It's a great feeling to be wanted, isn't it? Especially when clients hire us for the work we've done. One of the great challenges in our business is keeping quality high over a sustained period of time. Most who gain notoriety in this business find it a fleeting experience.
I asked several people who have demonstrated innovation as a career trait what they think makes it possible. Here are some answers that I found most helpful. Of course, your thoughts on the matter would be most welcome.
DJ Stout, partner, Pentagram: "Do self-assigned or 'not-for-pay' projects. Anything that doesn't involve a 'real' paying client who will most likely reject or rip the heart out of a truly original or innovative idea. For instance, I've been doing silk-screened posters for a creative speaking event called Pecha Kucha and I've been doing little self-published books on things that interest me."
Loni Peristere, founding partner, Zoic Studios: "Replace yourself. The intern program at Zoic is loaded with young super creatives. Their inexperience with production and process often opens the doors for huge ideas. We also hired a number of industry veterans of 30 years or more across the art and production divisions. These legends also bring amazing solutions. How do you keep sharp? Surround yourself with people who will call you out when you are dull."
Ernie Schenck, creative director and author of The Houdini Solution: "You've got to be in a perpetual state of reinvention. You've got this ability to come up with ideas that younger people are just never going to see because they haven't been exposed to enough life yet. But you can't accept the idea of a comfort zone. You let yourself do that and you can become stale and irrelevant in a heartbeat."

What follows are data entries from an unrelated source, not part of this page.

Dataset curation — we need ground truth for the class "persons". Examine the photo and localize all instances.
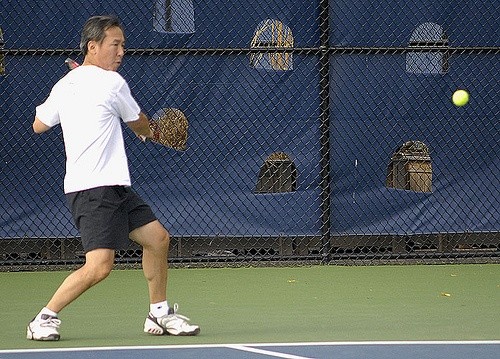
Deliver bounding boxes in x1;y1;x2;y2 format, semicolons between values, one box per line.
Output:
25;15;199;340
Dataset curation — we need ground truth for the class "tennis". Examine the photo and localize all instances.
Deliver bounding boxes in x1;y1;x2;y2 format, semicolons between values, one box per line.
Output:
453;89;469;107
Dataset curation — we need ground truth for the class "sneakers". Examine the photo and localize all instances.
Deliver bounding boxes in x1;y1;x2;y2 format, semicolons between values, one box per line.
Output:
25;312;62;341
143;302;201;336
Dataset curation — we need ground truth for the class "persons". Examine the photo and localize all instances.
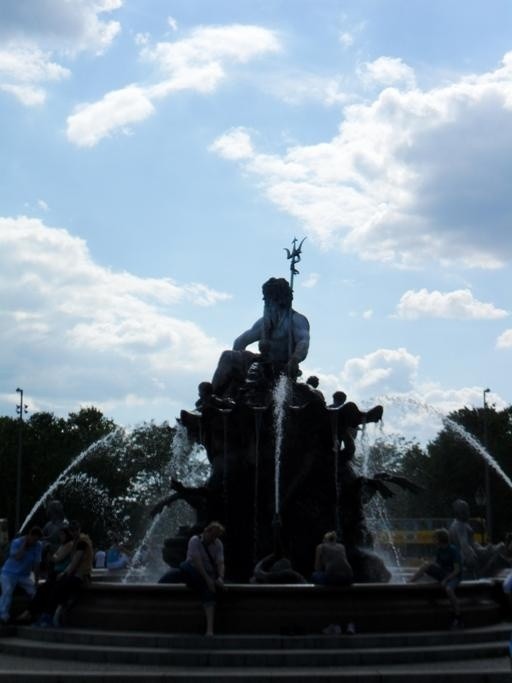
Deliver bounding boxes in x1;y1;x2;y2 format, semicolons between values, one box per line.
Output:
407;529;464;631
315;531;356;634
0;500;162;628
449;499;512;578
195;277;310;413
179;522;225;640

Doug Pedersen, freelance creative director and art director, formerly with agencies Loeffler Ketchum Mountjoy, CP&B and Carmichael Lynch: "Be aware that patterns may be occurring in your work. Take your portfolio and post it along a wall. It shouldn't look like the same creative person did everything. If it does, you have a problem. Also, doing my own art and side projects keeps me excited as a creative person and it forces me to think differently."
Julie Bowman, freelance writer and founder of Giant Noodle: "You have to be a student of the industry. You have to research what's making it into the award shows; you have to pay attention to the industry pubs. And you have to look at places like Mashable.com to stay abreast of what's happening in the digital realm. It takes a lot of effort because everything moves so quickly these days."
David Baldwin, Baldwin&: "This is one of those really tough questions because I don't do anything intentionally to stay sharp. That said, as the chairman of the One Club, I was able to go to see almost every piece of relevant communication in our industry over the last five years. The interesting thing now is that everything is at everyone's fingertips. We can find how well our work stands up in a few seconds."